しかし、そのような基本ができていないと、教える上司や先輩社員にもストレスが溜まります。報告や相談がないと十分なサポートができません。顧客からのクレームや大きなトラブルにつながることもあります。

このような他者と協働する力は、学生時代までに主に培ってきた、授業を聞いて勉強し、1人でアウトプットする力とは異なります。会社に入ったあとでスムーズに立ち上がるためには、学校での勉強とは別に、社会に出るための準備をしておく必要があるのです。

学生時代にしておくべきことは

それでは、「自分の志向と合う企業を見つけられていない」、「社会に出る準備ができていない」という2つの問題を解消するためには、学生時代にどのようなことをしておくとよいのでしょうか。

自分の志向と合う仕事を見つけるためには、まずは自分がどのようなことを好きなのかを知る必要があります。同様に、自分の嫌いなことを知っておくことも大切です。

嫌いなことやとても苦手なことを、数十年も続く職業にするのは苦痛ですし、短期離職の要因にもなります。しかし、自分の「好き・嫌い」を知ることは、容易ではありません。実際、好きなことや避けるべきことを認識できている人は、社会人でも多くはないでしょう。

「好き・嫌い」を把握するためには、自分の価値観と向き合うプロセスが必要となります。

具体的には、日々感じたことを日記につける、授業や友人、書籍などから受けた刺激をもとに考えたことを記録するといった内省する時間です。自分が好きだと思うことの共通項を探ることで、新たに自分の好きなことを発見することもあるでしょう。

さらに、見つけた「好き」についての仮説検証も不可欠です。実際に取り組んでみると、思ったよりも楽しくない、あるいは、もっと別のことのほうがより楽しいと感じるといったこともあります。

自分の「好き・嫌い」を掴むまでは時間がかかる

このようなプロセスを経るため、自分の「好き・嫌い」を掴むまでには、時間がかかるのです。就職活動を行う大学3年時から、就きたい職業について急に考え始めるのでは間に合いません。

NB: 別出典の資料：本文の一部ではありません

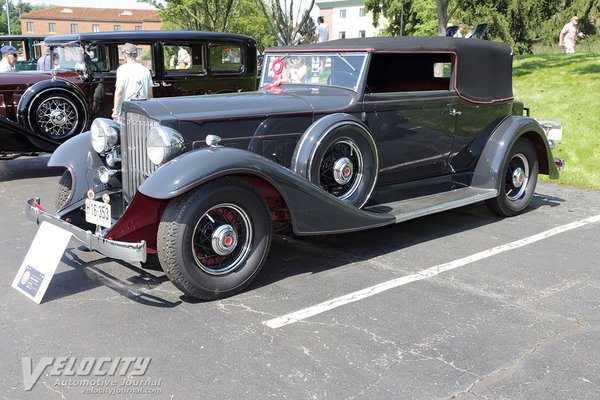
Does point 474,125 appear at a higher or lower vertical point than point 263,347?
higher

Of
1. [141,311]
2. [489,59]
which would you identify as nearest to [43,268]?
[141,311]

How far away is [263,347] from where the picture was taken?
3207 mm

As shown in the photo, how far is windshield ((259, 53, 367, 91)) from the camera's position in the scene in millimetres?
4957

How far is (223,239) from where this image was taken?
12.5 ft

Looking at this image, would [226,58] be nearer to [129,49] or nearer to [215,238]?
[129,49]

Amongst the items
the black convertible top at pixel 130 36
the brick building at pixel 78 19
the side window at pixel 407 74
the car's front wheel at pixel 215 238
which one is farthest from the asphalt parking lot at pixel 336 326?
Result: the brick building at pixel 78 19

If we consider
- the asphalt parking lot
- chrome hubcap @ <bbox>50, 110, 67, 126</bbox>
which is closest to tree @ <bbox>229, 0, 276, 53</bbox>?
chrome hubcap @ <bbox>50, 110, 67, 126</bbox>

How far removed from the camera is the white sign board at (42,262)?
12.4 ft

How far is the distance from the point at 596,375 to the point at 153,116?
309 cm

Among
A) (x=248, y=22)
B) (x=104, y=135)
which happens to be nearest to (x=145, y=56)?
(x=104, y=135)

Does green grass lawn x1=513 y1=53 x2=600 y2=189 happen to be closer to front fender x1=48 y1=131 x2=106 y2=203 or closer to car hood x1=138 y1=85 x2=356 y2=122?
car hood x1=138 y1=85 x2=356 y2=122

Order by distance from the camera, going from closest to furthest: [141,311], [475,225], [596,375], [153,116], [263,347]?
[596,375], [263,347], [141,311], [153,116], [475,225]

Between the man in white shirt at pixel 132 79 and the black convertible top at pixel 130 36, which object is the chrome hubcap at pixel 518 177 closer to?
the man in white shirt at pixel 132 79

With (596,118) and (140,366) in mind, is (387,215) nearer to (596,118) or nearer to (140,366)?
(140,366)
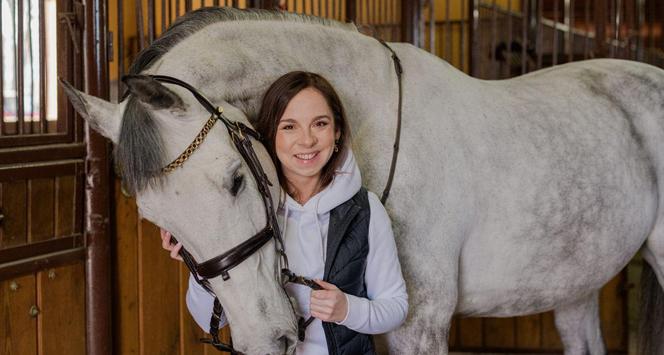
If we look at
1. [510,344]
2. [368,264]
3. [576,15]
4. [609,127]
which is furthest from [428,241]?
[576,15]

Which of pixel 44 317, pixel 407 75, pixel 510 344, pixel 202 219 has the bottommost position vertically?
pixel 510 344

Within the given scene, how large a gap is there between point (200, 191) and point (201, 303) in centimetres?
30

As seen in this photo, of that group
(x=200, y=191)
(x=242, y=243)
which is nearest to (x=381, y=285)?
(x=242, y=243)

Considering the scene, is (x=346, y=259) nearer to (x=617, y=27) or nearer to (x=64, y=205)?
(x=64, y=205)

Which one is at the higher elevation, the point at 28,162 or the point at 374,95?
the point at 374,95

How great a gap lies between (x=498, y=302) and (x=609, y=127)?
0.68 meters

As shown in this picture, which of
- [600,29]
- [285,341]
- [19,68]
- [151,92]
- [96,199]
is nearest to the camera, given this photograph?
[151,92]

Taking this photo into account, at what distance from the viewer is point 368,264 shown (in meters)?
1.46

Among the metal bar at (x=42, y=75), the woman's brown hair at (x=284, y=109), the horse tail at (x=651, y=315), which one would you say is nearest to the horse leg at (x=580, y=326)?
the horse tail at (x=651, y=315)

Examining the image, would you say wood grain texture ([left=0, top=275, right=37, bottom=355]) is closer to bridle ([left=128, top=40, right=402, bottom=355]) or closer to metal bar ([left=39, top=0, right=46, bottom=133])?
metal bar ([left=39, top=0, right=46, bottom=133])

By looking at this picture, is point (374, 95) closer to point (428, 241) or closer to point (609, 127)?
point (428, 241)

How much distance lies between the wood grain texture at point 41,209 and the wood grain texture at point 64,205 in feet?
0.05

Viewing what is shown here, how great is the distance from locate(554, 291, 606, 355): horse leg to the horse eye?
1729 millimetres

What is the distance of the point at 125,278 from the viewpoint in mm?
2244
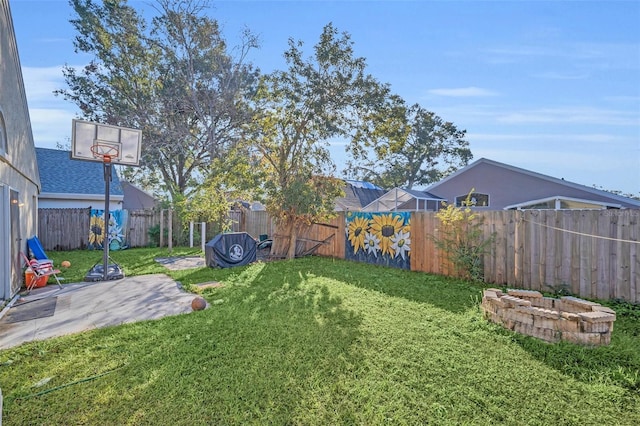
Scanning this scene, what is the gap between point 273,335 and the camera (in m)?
3.59

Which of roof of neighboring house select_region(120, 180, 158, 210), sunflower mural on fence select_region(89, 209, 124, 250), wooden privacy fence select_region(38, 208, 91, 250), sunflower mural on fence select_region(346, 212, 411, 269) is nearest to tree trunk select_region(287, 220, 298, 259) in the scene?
sunflower mural on fence select_region(346, 212, 411, 269)

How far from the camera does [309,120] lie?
9422mm

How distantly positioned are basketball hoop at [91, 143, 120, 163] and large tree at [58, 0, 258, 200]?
21.4 ft

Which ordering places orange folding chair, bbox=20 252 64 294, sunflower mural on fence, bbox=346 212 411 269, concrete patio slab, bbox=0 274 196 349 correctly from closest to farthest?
concrete patio slab, bbox=0 274 196 349, orange folding chair, bbox=20 252 64 294, sunflower mural on fence, bbox=346 212 411 269

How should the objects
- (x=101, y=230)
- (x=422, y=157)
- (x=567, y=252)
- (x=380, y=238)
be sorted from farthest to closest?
(x=422, y=157) → (x=101, y=230) → (x=380, y=238) → (x=567, y=252)

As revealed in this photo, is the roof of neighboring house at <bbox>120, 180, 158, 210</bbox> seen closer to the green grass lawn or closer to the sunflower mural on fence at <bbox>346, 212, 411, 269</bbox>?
the sunflower mural on fence at <bbox>346, 212, 411, 269</bbox>

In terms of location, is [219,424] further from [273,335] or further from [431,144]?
[431,144]

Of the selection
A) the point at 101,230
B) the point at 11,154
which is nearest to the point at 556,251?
the point at 11,154

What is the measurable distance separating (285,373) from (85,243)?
1301cm

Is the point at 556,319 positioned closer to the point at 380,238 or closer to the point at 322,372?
the point at 322,372

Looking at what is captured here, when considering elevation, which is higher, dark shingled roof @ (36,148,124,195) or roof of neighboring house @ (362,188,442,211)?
dark shingled roof @ (36,148,124,195)

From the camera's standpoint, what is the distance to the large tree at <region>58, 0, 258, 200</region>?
1424 cm

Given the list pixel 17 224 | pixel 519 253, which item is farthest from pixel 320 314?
pixel 17 224

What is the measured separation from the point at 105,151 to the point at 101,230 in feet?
20.0
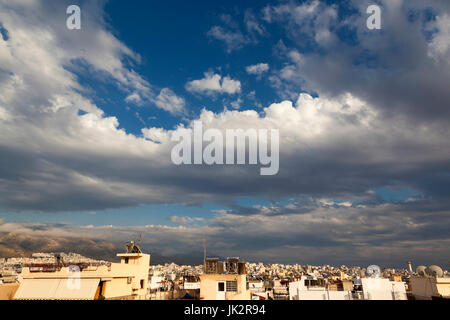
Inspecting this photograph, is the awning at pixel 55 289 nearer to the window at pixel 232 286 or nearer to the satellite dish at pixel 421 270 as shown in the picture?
the window at pixel 232 286

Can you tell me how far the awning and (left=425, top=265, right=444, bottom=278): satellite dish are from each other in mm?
34338

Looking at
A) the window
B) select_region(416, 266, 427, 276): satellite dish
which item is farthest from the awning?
select_region(416, 266, 427, 276): satellite dish

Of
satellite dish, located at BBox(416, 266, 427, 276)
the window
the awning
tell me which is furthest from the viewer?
satellite dish, located at BBox(416, 266, 427, 276)

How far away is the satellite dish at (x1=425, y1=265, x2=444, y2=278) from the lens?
29.4 metres

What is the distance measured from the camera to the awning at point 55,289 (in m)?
25.0

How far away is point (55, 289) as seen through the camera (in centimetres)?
2562

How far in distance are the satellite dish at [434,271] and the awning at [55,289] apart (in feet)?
113

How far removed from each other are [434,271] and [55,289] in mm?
38098

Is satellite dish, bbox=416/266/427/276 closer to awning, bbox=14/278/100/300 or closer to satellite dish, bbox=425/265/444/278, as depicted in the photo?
satellite dish, bbox=425/265/444/278

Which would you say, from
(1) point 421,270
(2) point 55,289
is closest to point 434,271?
(1) point 421,270

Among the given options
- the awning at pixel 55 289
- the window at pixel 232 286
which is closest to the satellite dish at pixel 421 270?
the window at pixel 232 286
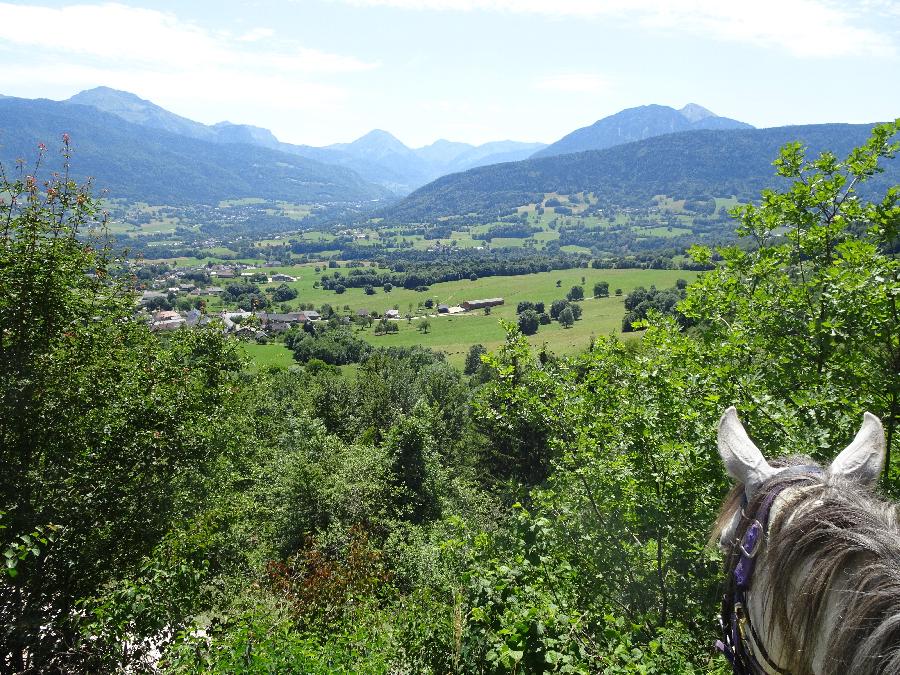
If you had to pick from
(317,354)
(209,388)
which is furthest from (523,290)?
(209,388)

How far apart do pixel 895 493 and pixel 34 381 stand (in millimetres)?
12068

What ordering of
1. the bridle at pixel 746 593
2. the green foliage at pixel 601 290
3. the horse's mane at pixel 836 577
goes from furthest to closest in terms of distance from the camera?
the green foliage at pixel 601 290 < the bridle at pixel 746 593 < the horse's mane at pixel 836 577

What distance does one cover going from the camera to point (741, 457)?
2.40 m

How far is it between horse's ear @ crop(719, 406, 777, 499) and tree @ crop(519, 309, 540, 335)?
11068 cm

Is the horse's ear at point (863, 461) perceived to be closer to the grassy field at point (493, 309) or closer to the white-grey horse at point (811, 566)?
the white-grey horse at point (811, 566)

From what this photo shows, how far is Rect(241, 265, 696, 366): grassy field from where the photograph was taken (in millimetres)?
101688

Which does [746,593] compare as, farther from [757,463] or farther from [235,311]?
[235,311]

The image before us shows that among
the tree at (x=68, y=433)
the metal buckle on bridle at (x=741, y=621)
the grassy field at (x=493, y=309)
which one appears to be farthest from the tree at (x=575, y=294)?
the metal buckle on bridle at (x=741, y=621)

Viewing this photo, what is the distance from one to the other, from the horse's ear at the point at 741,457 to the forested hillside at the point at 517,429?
2.55 m

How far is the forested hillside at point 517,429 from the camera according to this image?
5863 millimetres

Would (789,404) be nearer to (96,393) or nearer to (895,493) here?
(895,493)

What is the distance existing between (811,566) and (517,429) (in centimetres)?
700

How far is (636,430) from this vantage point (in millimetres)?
7418

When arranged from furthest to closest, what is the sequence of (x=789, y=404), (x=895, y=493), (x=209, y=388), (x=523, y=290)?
1. (x=523, y=290)
2. (x=209, y=388)
3. (x=789, y=404)
4. (x=895, y=493)
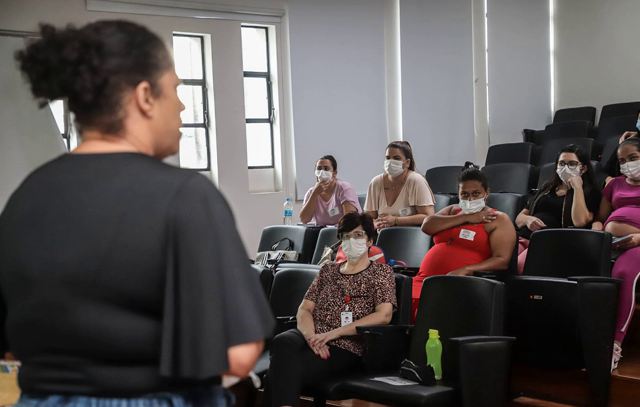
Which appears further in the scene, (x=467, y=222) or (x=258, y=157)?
(x=258, y=157)

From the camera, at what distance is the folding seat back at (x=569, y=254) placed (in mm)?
4066

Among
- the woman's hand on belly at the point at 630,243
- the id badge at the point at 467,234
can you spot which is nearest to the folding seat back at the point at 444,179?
the id badge at the point at 467,234

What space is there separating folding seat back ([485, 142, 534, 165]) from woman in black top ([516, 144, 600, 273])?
8.22 feet

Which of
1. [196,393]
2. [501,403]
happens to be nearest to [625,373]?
[501,403]

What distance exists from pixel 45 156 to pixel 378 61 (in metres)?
3.50

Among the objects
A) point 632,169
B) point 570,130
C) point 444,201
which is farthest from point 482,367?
point 570,130

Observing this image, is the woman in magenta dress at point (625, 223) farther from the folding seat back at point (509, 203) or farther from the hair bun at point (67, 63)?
the hair bun at point (67, 63)

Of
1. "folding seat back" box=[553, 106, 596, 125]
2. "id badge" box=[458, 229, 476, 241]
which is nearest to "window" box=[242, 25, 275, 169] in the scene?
"folding seat back" box=[553, 106, 596, 125]

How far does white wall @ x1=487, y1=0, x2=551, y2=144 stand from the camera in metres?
9.58

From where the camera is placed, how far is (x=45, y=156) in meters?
6.84

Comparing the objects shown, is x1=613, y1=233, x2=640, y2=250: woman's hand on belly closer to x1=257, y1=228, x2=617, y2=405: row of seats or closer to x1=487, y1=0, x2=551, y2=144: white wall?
x1=257, y1=228, x2=617, y2=405: row of seats

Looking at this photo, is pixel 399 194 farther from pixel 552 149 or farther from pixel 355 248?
pixel 552 149

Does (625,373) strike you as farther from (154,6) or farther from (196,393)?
(154,6)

就職活動が始まってしまうとエントリーシートや面接の準備、OB・OG訪問をしたり、説明会に参加したりするだけでなく、多数の面接を受けることになります。落ち着いて自身と向き合うことは困難となるでしょう。そのため、「好き・嫌い」を探るのは、就職活動を行う前の1、2年時に開始する必要があります。

もちろん、この作業は資格試験の勉強のように、毎日何時間も取り組むといった類のものではありません。自分はどのようなことが好きなのかという“問い”を持って、日々の刺激や学びを糧にして、過ごせばよいのです。本来であれば、大学や学部の選択に影響があるため、高校の時点でキャリアと向き合うことがお勧めです。

それでは、社会に出る準備をするためには、どのようなことをするとよいのでしょうか。これについては、私は「長期インターン」に参加することをお勧めしています。長期インターンは、就職活動のプロセスで行われる、数日の選考プログラムの「インターン」とは異なります。

長期インターンは、通常は半年〜2年程度の期間、“実務”に従事します。仕事内容は、企業や業界によって異なりますが、若手社員と同様に、上長への報連相やベーシックな資料の作成、ビジネスライティングのスキルなど、社会に出た後で必須となる力を磨くチャンスに恵まれています。

例えば、日本語の文章を書くということであっても、大学までに学んできたことと、会社で求められることは異なります。ビジネスライティングでは、読者の心理や置かれている立場などを汲んだうえで、何らかの行動を促すことを目的に作成されることが大半です。

当然、論文とは書き方が違ってきます。新卒社員が議事録を作成すると、上司から赤入れをされて元の文章がひとつも残らないという笑い話は、いろいろな職場で聞かれます。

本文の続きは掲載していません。